The two back-to-back airstrikes near the town of Baghuz were ordered by a classified American special operations unit tasked with ground operations in Syria, according to the report.
The newspaper said that U.S. Central Command, which oversaw U.S. air operations in Syria, acknowledged the strikes for the first time this week and said they were justified.
In a statement on Saturday, Central Command reiterated the account it gave the newspaper that 80 people were killed in the strikes including 16 ISIS fighters and four civilians. The military said it was unclear if the other 60 people were civilians, partly because women and children could have been combatants.
In Saturday's statement, the military said the strikes were "legitimate self-defense," proportional and that "appropriate steps were taken to rule out the presence of civilians."
"We abhor the loss of innocent life and take all possible measures to prevent them.

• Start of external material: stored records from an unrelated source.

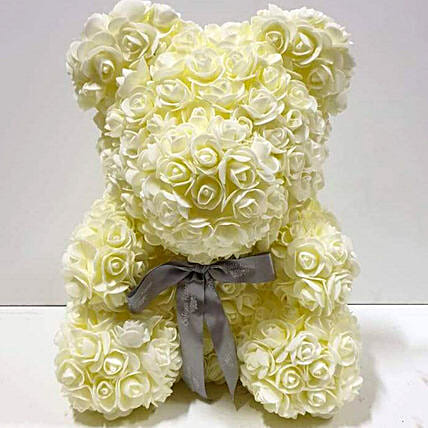 Artificial Milky White Roses Teddy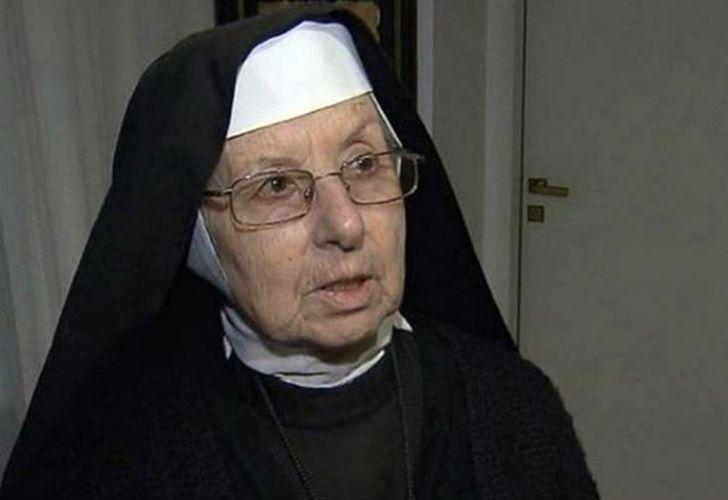 La hermana Celia Inés Aparicio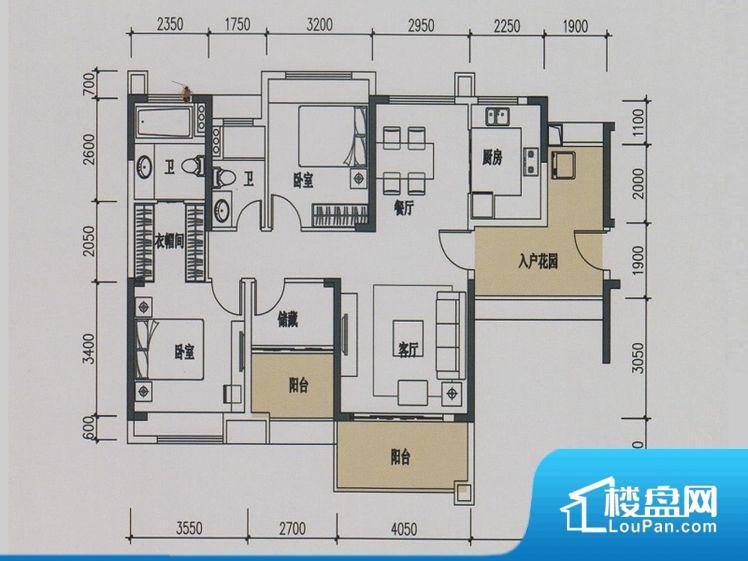 肇庆·敏捷城户型图
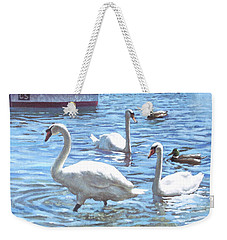 Christchurch Harbour Swans And Boats Weekender Tote Bag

In this case, we self-reported and investigated the strike according to our own evidence and take full responsibility for the unintended loss of life," Central Command said.
The number of civilians among the 60 fatalities could not be determined because "multiple armed women and at least one armed child were observed" in video of the events, it said, adding that the majority of the 60 were likely combatants.
Central Command said the strikes took place while Syrian Democratic Forces (SDF) were under heavy fire and in danger of being overrun and the SDF had reported the area clear of civilians.
The Defense Department's inspector general launched an inquiry into the March 18, 2019, incident, but its report was ultimately "stripped" of any mention of the bombing and a thorough, independent probe never took place, according to the Times. The newspaper said its report was based on confidential documents and descriptions of classified reports, as well as interviews with personnel directly involved.
An Air Force lawyer present in the operations center at the time believed the strikes were possible war crimes and later alerted the Defense Department's inspector general and the Senate Armed Services Committee when no action was taken, the Times said.